About a week ago I left the wonderful city of Ayacucho for the city of Ica, famous for a desert oasis on the outskirts of town called Huacachina.  Tourism is supposed to be all the rage, with activities ranging from sandboarding to dune hiking to watch the sunset.  Everything was supposed to be really fun and cool for a night, but it wasn’t so.  As my luck would have it, the hostel I thought I had booked was not actually the hostel I’d booked, and I found myself leaving Huacachina fifteen minutes after I got there, to end up in the middle of the boonies of Ica.  I was very impressed with myself at that point.  This, of course, didn’t really allow me to fully appreciate the wonders of Ica, and I left early in the morning to get on the next bus to Nazca.

Nazca is a word rarely ever heard unless it has the word “lines” next to it.  The glyphs sit on the desert floor and are perfect geometric patterns that one can see from far above for aboute $US 90, which I of course didn’t do.  I did however take the bus out to the lookout points and enjoyed the glyphs that way, returning later on to eat with some Swiss guys I’d met at a local museum.  Thus ended my experience in the desert towns of Peru.

A night bus later, I pulled into Arequipa, a city that has a resonating reputation even before you get there.  The bus was completely full with a French tour group, and they were most definately not going to Peru to enjoy the colonial architecture. During the whole bus ride, I saw several flasks full of what they claimed was unmixed pisco (the local liquor), and they got louder and louder, no matter how high the attendant cranked the volume on the horrible Adam Sandler movie.  A wonderful bus ride it was, and not much sleep was had.
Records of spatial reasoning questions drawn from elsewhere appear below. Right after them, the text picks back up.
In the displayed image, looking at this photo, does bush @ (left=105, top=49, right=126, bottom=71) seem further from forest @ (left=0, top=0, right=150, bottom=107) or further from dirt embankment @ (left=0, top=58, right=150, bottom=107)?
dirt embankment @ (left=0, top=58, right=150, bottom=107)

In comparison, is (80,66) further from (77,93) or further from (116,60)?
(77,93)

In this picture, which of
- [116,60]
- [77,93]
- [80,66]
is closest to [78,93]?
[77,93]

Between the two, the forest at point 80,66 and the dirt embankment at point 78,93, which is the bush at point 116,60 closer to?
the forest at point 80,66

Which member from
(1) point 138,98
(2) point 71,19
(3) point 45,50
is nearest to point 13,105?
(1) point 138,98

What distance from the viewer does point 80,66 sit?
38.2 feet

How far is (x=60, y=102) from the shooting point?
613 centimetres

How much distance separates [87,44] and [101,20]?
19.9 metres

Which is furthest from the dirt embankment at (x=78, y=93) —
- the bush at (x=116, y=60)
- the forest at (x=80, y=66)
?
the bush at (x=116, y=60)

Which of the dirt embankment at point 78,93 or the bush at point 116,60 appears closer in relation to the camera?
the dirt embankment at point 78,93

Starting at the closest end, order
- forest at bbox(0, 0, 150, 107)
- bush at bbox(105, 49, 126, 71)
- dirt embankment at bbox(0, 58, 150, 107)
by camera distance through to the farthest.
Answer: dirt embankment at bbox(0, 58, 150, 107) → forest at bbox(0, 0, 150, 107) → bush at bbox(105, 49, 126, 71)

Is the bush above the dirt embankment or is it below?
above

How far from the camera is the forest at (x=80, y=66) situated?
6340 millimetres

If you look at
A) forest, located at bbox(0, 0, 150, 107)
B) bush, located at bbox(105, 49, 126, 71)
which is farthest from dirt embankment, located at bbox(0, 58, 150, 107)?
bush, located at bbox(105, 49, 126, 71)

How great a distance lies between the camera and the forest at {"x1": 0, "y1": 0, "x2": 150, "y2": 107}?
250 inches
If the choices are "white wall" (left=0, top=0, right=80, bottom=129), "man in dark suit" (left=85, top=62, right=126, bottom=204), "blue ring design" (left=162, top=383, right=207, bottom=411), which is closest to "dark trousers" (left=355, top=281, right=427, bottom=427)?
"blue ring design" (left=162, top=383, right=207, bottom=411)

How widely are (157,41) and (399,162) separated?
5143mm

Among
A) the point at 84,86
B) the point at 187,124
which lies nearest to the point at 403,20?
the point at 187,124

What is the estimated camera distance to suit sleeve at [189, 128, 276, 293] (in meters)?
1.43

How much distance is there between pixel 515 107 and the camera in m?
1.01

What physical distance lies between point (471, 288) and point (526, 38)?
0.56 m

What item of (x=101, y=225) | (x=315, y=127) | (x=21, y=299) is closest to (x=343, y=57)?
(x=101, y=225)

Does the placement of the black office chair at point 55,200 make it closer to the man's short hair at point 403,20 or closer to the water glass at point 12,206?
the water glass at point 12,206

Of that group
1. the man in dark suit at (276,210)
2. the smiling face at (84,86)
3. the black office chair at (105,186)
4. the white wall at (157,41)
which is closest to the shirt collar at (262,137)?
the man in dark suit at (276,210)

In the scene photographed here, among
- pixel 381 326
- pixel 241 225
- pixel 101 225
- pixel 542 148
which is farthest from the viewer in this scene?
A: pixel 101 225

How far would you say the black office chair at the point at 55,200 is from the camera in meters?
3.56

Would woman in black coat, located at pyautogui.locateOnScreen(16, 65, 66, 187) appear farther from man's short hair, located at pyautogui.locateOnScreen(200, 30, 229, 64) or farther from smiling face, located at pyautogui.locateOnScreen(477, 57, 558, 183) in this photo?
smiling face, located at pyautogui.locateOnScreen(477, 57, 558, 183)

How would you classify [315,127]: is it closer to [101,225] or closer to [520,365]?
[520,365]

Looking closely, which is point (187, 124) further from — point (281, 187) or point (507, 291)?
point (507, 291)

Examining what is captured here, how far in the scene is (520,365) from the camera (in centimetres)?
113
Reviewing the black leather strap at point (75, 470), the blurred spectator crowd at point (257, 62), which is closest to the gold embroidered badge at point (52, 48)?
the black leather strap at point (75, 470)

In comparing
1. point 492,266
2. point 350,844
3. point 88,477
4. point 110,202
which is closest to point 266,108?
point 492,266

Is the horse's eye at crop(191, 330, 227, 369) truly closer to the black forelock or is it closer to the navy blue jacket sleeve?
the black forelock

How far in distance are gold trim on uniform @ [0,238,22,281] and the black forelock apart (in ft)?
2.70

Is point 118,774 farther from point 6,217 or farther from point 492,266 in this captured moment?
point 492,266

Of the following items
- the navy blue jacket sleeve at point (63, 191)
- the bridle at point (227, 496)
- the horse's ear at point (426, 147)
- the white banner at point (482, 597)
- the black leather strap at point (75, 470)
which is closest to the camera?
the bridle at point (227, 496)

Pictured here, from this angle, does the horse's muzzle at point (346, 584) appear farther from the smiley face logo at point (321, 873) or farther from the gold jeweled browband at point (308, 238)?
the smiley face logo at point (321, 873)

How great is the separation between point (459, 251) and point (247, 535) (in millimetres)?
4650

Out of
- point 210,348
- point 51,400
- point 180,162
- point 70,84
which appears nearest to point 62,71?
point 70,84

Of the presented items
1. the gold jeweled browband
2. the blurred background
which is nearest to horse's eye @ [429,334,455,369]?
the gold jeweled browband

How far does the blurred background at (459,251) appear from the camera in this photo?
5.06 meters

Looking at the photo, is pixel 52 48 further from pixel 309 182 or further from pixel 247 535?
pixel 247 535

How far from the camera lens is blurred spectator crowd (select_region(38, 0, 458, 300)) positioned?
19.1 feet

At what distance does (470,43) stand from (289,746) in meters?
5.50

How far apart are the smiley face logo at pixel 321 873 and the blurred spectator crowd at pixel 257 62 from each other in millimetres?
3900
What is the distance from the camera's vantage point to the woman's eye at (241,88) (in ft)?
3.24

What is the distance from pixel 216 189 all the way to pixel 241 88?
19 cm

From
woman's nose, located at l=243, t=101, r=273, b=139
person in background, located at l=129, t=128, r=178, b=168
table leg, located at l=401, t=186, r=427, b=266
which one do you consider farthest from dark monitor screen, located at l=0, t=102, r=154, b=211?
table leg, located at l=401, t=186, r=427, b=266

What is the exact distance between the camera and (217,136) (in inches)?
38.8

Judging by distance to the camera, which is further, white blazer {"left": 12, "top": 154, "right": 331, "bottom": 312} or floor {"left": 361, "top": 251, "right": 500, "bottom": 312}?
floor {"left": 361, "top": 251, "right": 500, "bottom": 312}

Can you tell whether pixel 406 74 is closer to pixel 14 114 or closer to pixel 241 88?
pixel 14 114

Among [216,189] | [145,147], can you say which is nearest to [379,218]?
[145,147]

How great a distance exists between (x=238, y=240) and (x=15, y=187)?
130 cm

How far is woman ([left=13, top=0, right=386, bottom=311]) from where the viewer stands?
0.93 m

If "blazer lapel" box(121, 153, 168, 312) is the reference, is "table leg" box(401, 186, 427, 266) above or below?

Arequipa was quieter when I got in.  With its reputation, I was expecting a party to be raging when I pulled in around 2am, but no such party was happening.  Instead, everybody was quiet, in their beds and snoring away (loudly).  The brass-knuckle-wearing security guard showed me to my bed and I fell asleep.

The next day I woke up and went to discover “Juanita,” the ice maiden of Arequipa.  Several years ago, a mountainer came accross a well-preserved mummy on the Ampato mountain.  The girl was 12 or 13 years old, and as was obvious to the researchers, a sacrifice made to appease the mountain god.  The body, having sat in a hole in the ground at -10 degrees for several hundred years, was very well preserved and now sits in a glass freezer in a local museum, the crown jewel of a well-done exhibition.

I thoroughly enjoyed this museum, but I did not enjoy it nearly as much as the hungover French tour group.

2 thoughts on “Ica, Nazca and Juanita.

  1. Hi Corrigan, Jacqueline and I are really enjoying your adventures, you have a gift for writing. We look forward to the next adventure. Thank you very much!